Of the many variables analyzed, the study concludes that facilities’ age of construction and its quantity of double bunks are both significantly related to inmate perceptions of their environment. Researchers say that the gloomy conditions of older prisons, which minimize privacy as well as the frequency with which officers and prisoners interact, can lead to poor relationships between the two groups. Additionally, double bunking can exacerbate tensions due to overcrowding and less individualized attention from guards. On the other hand, more modern prisons were perceived much more positively. Features like small-stacked pavilions and communal living rooms foster better relationships and also may facilitate a more rehabilitative environment.

The Netherlands however is not the only nation taking a rehabilitative approach to prison reform. Norway has also utilized design to create innovative facilities like Bastøy. This prison incorporates local landscape, uses more natural building materials, and kindles an overall sense of autonomy and accountability. At first, Bastøy might be mistaken for a private resort, as inmates have access to outdoor recreational areas like woodland jogging trails, climbing walls, and beaches. But ultimately this environment cultivates “an arena of developing responsibility,” as prison governor Arne Nilsen describes it. He believes that deprivation of liberty is punishment enough, and that it is important to create a prison environment filled with mutual respect and integrity. What’s the best way to do that? Nilsen says, “we pay attention to you as human beings.”

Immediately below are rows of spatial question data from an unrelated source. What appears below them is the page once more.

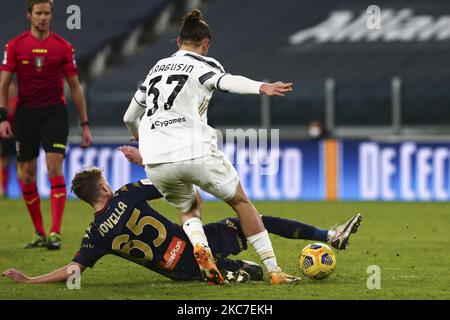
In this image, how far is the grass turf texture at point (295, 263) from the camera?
660 cm

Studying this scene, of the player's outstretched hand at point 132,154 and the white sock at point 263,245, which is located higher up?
the player's outstretched hand at point 132,154

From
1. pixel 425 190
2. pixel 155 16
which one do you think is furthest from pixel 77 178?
pixel 155 16

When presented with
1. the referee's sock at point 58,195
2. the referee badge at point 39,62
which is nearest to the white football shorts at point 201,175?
the referee's sock at point 58,195

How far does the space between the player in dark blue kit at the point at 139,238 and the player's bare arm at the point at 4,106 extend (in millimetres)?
2289

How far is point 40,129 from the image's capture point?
9602mm

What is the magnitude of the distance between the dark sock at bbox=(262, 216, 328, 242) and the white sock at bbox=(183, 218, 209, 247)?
591 millimetres

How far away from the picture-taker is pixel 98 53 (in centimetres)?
2144

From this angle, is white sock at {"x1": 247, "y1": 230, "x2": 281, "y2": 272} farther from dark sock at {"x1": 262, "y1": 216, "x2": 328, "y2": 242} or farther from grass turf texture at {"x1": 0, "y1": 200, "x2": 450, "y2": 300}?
dark sock at {"x1": 262, "y1": 216, "x2": 328, "y2": 242}

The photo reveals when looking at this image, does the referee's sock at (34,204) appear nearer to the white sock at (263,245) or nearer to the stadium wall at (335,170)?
the white sock at (263,245)

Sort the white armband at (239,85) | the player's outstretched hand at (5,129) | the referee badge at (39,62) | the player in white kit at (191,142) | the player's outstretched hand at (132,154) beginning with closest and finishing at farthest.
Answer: the white armband at (239,85) → the player in white kit at (191,142) → the player's outstretched hand at (132,154) → the player's outstretched hand at (5,129) → the referee badge at (39,62)

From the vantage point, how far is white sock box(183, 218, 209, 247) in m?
6.79

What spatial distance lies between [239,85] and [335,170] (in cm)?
938

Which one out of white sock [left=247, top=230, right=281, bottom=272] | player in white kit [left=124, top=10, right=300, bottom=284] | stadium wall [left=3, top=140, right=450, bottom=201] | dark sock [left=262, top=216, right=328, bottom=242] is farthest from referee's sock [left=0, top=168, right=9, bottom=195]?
white sock [left=247, top=230, right=281, bottom=272]
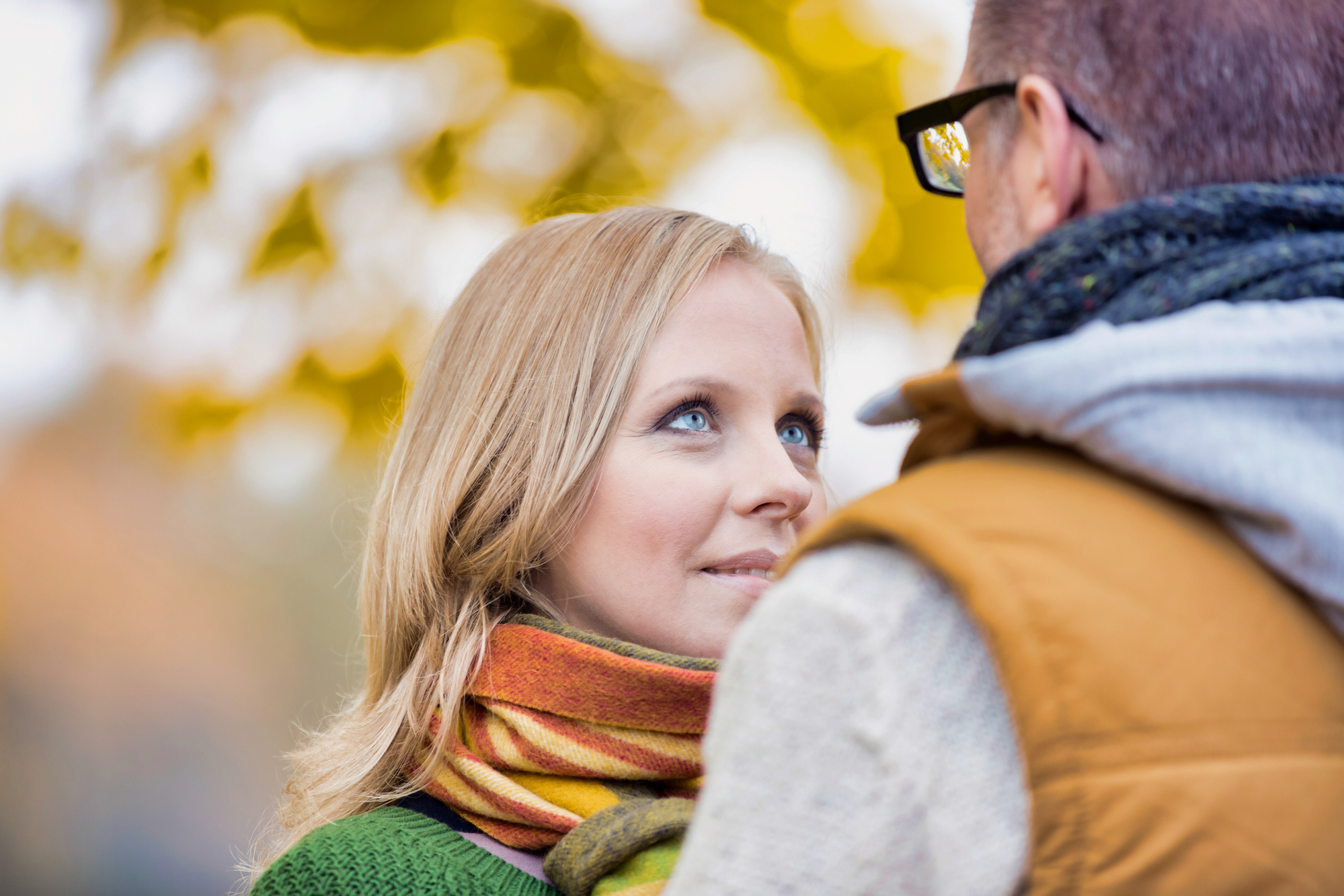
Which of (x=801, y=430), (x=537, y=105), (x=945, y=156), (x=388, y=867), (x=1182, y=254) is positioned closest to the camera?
(x=1182, y=254)

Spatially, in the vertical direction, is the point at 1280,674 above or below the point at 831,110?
below

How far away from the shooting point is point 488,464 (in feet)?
5.69

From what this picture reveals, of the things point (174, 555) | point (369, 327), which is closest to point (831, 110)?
point (369, 327)

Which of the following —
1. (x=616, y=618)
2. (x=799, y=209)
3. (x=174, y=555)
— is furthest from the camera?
(x=174, y=555)

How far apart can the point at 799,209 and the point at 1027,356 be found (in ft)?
8.61

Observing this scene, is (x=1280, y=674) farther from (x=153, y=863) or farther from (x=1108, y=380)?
(x=153, y=863)

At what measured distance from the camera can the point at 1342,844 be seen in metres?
0.64

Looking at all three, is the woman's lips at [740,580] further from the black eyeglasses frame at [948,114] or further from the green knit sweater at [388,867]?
the black eyeglasses frame at [948,114]

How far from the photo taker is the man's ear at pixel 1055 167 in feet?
2.78

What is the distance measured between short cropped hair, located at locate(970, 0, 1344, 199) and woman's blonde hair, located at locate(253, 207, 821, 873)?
3.21 ft

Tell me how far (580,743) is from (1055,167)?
100 cm

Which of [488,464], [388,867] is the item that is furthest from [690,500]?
[388,867]

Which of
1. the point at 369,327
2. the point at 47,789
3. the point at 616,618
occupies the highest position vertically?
the point at 369,327

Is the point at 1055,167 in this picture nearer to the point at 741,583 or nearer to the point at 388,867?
the point at 741,583
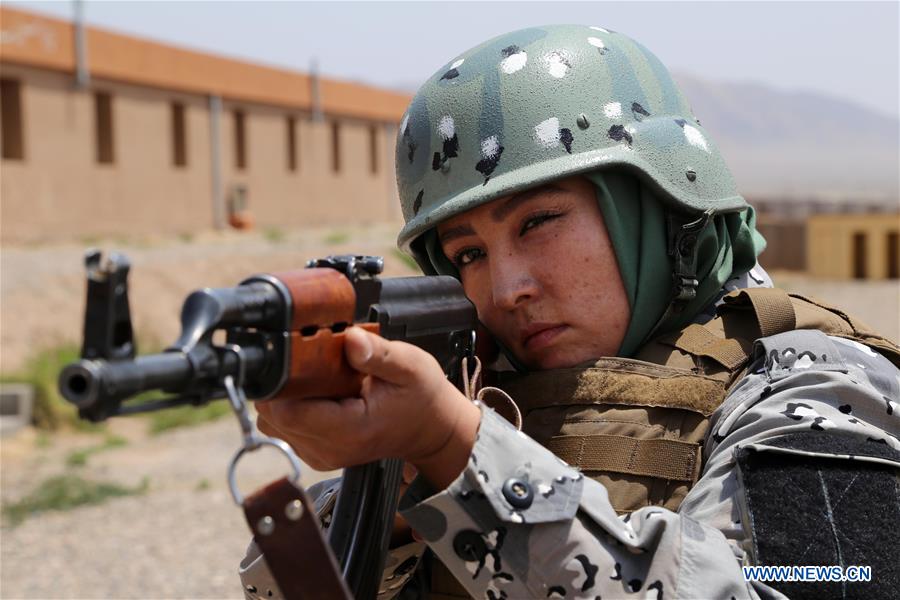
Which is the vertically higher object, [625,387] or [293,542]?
[625,387]

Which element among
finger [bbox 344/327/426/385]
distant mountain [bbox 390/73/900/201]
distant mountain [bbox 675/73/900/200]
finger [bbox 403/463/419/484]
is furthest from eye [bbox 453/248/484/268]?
distant mountain [bbox 390/73/900/201]

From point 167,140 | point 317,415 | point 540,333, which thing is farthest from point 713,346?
point 167,140

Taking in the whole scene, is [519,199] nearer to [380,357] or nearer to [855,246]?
[380,357]

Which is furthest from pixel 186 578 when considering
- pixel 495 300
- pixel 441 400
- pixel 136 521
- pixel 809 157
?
pixel 809 157

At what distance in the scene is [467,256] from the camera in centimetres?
233

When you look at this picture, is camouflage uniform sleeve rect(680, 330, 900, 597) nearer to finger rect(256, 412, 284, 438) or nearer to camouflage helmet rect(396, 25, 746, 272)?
camouflage helmet rect(396, 25, 746, 272)

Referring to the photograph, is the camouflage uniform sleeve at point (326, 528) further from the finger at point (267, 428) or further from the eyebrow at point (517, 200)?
the eyebrow at point (517, 200)

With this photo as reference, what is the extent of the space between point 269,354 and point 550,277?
0.83 meters

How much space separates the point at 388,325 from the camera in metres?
1.74

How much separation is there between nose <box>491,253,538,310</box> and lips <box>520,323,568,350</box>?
0.07 metres

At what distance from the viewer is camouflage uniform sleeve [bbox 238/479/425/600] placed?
7.29 ft

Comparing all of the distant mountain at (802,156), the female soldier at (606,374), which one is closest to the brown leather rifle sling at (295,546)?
the female soldier at (606,374)

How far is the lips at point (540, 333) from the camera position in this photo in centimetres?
222

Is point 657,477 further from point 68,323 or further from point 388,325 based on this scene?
point 68,323
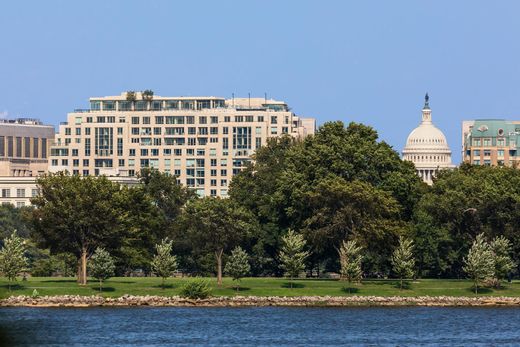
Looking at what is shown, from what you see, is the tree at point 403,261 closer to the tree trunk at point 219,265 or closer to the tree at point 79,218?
the tree trunk at point 219,265

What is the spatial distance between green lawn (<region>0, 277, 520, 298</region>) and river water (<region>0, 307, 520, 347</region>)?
19.1 feet

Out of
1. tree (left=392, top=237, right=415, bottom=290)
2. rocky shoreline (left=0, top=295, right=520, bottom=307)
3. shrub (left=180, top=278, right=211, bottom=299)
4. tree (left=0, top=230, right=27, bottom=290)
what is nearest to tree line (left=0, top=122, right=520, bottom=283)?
tree (left=392, top=237, right=415, bottom=290)

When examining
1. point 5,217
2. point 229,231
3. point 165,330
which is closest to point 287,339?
point 165,330

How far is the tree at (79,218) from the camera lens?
113 metres

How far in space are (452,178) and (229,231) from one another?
2591 cm

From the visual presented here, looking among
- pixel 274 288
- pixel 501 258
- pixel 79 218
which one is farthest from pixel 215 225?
pixel 501 258

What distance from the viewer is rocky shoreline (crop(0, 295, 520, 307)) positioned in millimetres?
103125

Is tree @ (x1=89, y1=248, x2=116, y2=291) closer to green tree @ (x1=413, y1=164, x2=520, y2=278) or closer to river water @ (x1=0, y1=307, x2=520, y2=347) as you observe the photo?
river water @ (x1=0, y1=307, x2=520, y2=347)

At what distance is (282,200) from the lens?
408 feet

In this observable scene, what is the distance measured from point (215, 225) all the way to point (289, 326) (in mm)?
34201

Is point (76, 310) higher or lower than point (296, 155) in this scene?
lower

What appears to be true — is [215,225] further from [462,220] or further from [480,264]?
[462,220]

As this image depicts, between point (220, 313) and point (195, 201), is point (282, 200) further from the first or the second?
point (220, 313)

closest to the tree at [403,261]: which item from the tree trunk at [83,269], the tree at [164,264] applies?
the tree at [164,264]
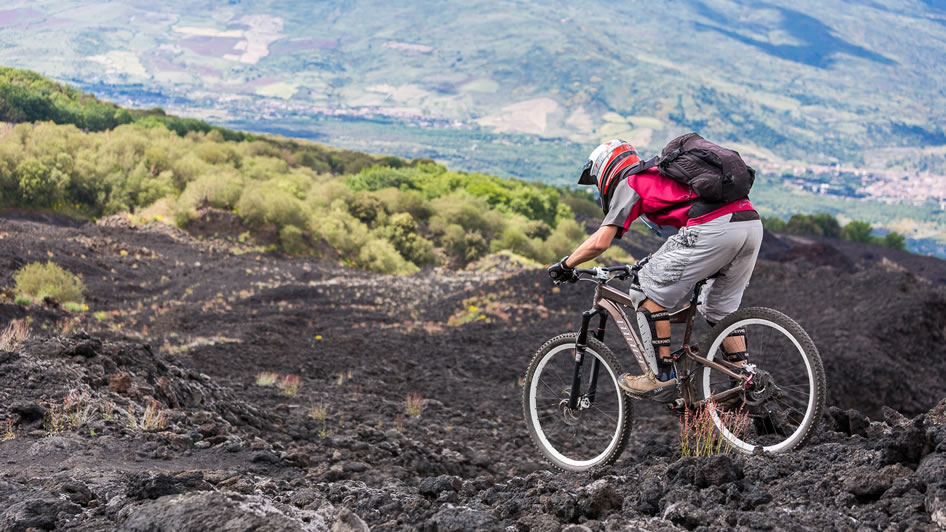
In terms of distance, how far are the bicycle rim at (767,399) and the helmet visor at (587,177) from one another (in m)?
1.04

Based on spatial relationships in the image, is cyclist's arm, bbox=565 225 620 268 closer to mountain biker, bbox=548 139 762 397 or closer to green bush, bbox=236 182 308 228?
Result: mountain biker, bbox=548 139 762 397

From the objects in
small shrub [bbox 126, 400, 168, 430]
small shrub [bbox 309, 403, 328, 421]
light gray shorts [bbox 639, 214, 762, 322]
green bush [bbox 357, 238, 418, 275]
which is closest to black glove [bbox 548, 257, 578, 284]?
light gray shorts [bbox 639, 214, 762, 322]

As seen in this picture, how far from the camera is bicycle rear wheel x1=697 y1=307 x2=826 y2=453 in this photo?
3850 millimetres

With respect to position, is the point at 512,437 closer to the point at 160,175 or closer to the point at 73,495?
the point at 73,495

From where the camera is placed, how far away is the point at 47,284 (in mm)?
15000

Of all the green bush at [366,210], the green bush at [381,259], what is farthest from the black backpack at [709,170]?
the green bush at [366,210]

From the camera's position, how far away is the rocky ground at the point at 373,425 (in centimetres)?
312

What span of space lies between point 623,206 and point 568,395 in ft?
4.63

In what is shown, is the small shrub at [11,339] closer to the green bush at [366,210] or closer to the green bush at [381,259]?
the green bush at [381,259]

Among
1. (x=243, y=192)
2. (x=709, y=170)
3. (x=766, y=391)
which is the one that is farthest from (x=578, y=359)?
(x=243, y=192)

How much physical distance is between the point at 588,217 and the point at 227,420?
181ft

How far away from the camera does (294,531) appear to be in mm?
2834

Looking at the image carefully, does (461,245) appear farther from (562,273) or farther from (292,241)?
(562,273)

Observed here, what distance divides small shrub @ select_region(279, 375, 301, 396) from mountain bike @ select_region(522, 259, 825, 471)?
14.9ft
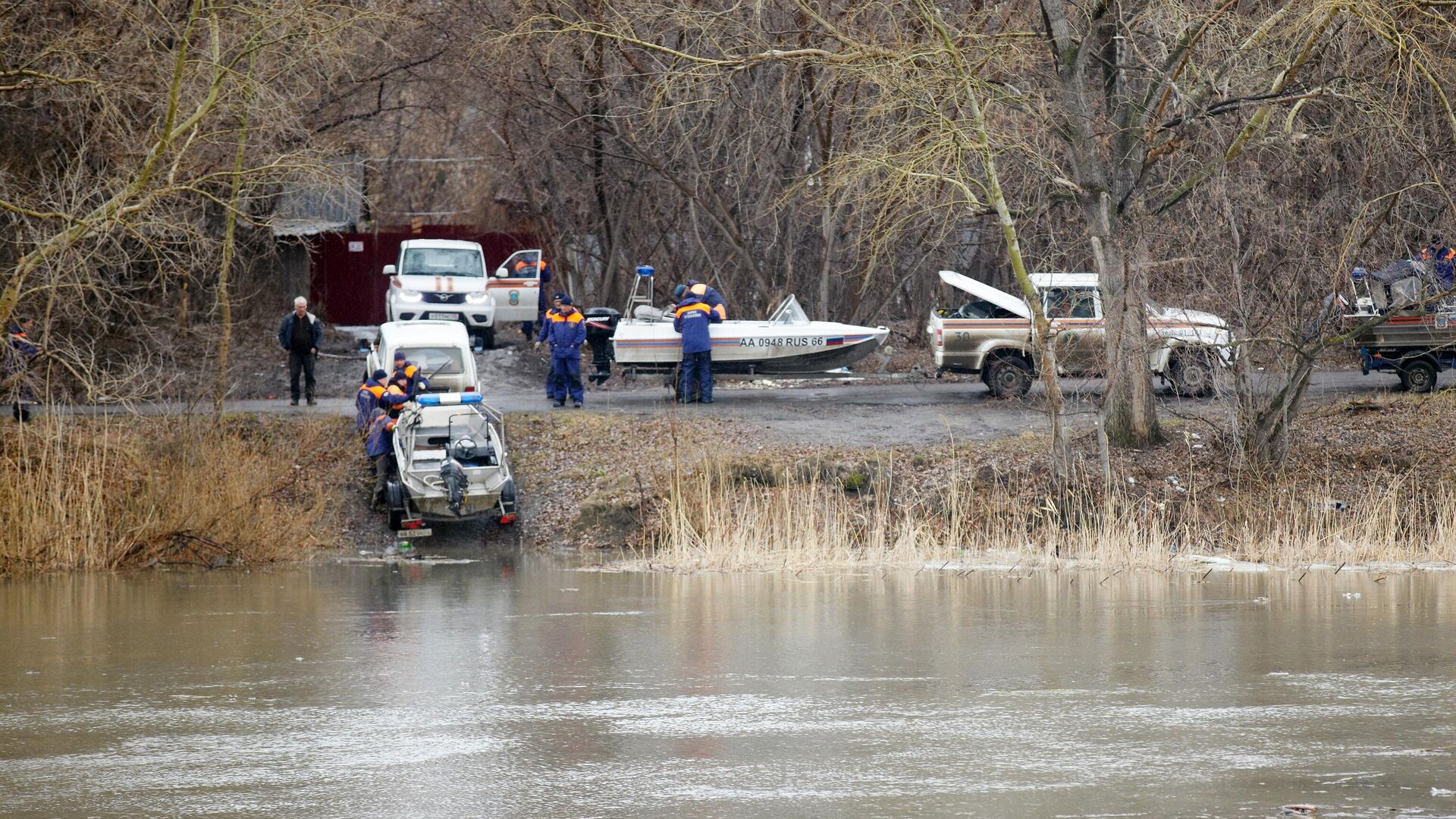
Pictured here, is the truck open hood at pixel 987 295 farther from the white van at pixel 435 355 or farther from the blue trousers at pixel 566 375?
the white van at pixel 435 355

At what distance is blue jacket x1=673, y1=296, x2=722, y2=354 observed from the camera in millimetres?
23516

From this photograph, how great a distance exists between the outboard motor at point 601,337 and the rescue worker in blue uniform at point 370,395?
5055 mm

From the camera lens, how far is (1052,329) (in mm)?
21969

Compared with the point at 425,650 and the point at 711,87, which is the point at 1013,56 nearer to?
the point at 711,87

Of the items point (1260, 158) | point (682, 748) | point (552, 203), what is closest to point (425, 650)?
point (682, 748)

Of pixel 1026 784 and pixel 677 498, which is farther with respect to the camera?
pixel 677 498

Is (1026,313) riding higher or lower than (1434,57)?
lower

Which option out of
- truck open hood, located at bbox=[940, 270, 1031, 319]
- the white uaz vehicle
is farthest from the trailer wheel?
the white uaz vehicle

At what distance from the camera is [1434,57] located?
18484mm

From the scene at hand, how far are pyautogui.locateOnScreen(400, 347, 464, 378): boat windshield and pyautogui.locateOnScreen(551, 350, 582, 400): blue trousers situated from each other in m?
2.12

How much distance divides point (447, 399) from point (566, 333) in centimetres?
362

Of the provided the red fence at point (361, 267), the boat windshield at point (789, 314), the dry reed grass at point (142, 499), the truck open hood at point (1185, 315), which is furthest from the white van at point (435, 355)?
the red fence at point (361, 267)

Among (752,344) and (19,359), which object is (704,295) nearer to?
(752,344)

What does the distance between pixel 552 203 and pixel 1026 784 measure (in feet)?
95.4
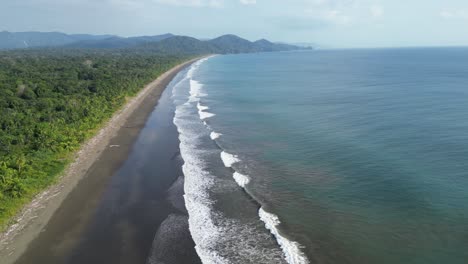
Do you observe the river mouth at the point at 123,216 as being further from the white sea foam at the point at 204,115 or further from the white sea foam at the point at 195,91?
the white sea foam at the point at 195,91

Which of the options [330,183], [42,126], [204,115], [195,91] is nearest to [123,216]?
[330,183]

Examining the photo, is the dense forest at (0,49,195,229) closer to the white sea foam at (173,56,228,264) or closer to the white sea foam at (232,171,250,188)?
the white sea foam at (173,56,228,264)

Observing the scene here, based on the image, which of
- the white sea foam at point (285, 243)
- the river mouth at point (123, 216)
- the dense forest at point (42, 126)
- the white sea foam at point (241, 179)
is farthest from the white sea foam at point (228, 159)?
the dense forest at point (42, 126)

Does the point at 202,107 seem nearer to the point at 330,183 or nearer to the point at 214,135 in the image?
the point at 214,135

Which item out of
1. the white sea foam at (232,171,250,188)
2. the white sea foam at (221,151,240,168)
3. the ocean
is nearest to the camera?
the ocean

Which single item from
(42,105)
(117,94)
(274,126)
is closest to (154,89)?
(117,94)

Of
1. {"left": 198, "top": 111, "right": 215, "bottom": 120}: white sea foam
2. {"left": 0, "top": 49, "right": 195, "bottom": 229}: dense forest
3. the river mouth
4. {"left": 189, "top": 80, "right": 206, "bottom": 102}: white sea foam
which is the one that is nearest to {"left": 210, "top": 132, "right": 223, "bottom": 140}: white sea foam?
the river mouth
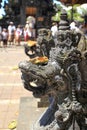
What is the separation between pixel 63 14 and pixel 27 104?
2.24 metres

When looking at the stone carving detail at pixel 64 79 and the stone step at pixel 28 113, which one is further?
the stone step at pixel 28 113

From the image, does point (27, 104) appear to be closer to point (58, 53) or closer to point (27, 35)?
point (58, 53)

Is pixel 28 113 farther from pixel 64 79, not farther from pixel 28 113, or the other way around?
pixel 64 79

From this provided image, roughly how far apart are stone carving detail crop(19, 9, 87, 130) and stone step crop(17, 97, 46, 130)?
2.45 feet

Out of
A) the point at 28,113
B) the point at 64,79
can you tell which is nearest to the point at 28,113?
the point at 28,113

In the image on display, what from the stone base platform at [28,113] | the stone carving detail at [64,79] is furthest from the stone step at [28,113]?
the stone carving detail at [64,79]

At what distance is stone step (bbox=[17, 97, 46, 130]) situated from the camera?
19.2ft

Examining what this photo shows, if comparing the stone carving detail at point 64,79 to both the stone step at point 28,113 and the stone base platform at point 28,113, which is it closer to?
the stone base platform at point 28,113

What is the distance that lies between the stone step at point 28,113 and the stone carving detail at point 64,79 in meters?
0.75

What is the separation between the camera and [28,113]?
6.52 m

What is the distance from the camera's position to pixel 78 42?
16.6 feet

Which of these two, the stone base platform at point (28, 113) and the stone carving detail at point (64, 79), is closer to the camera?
the stone carving detail at point (64, 79)

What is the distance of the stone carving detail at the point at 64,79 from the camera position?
15.6 feet

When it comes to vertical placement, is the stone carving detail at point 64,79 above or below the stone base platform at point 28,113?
above
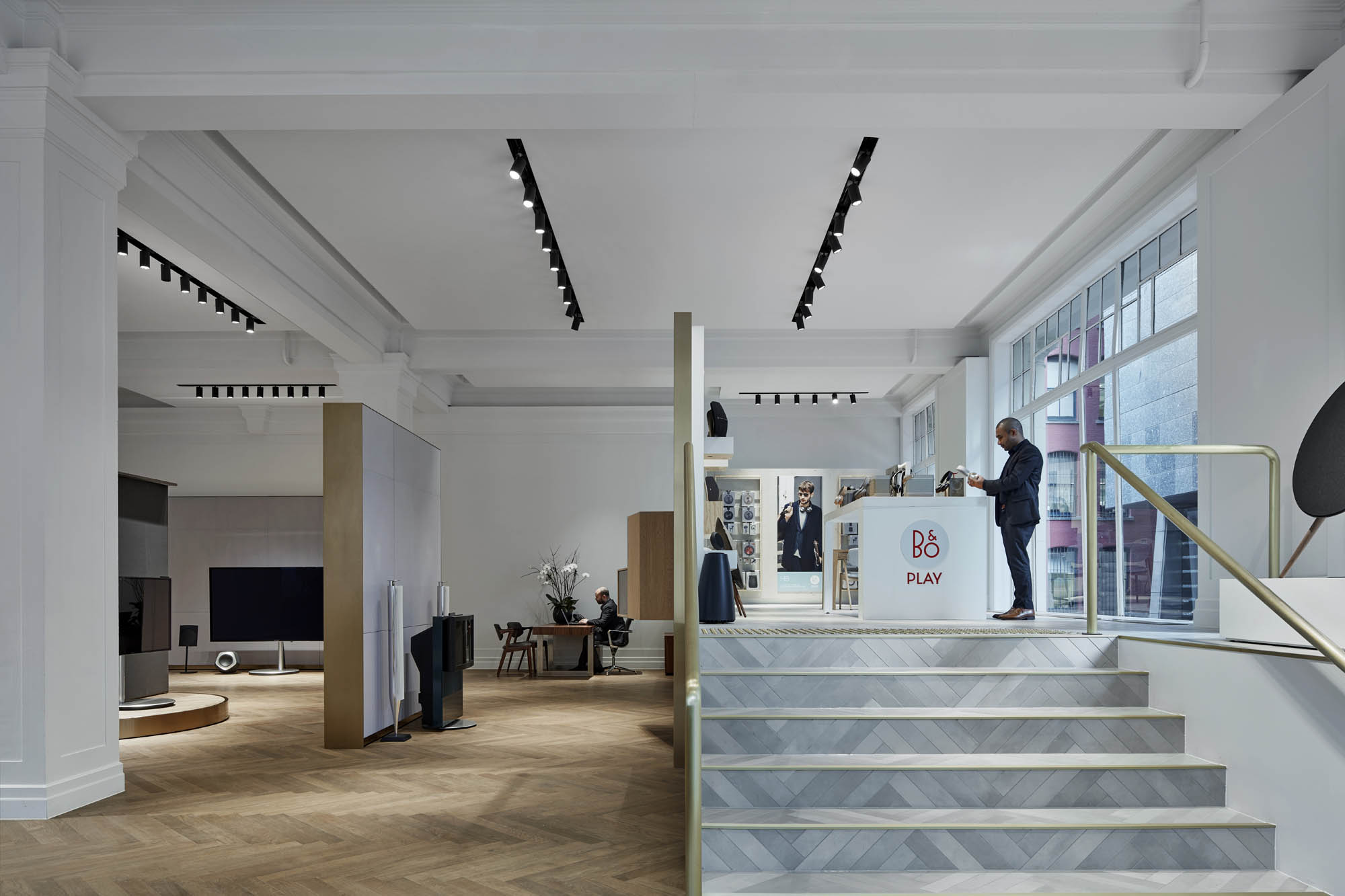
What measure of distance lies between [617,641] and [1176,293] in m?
7.73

Recidivism rates indicate that paying attention to prisoners as human beings goes a long way. In Norway only 20 percent of those released reoffend within two years. Even more impressively, Bastøy itself reports a recidivism rate of merely 16 percent, the lowest in all of Europe. In the United States, however, 43 percent of state prisoners re-offend within three years, on average.

Conversely, U.S. prisons are overcrowded, heavily guarded, and focused on punitive justice. Decades of “tough on crime” policies have hardly paid off, as the United States prison population has grown by a staggering 800 percent since 1980, and many facilities are filled with low-level and repeat offenders.

Looking at the positive results various Dutch and Norwegian prisons have produced, it may be time for policy makers in the United States to consider replicating their rehabilitative approach to prison design.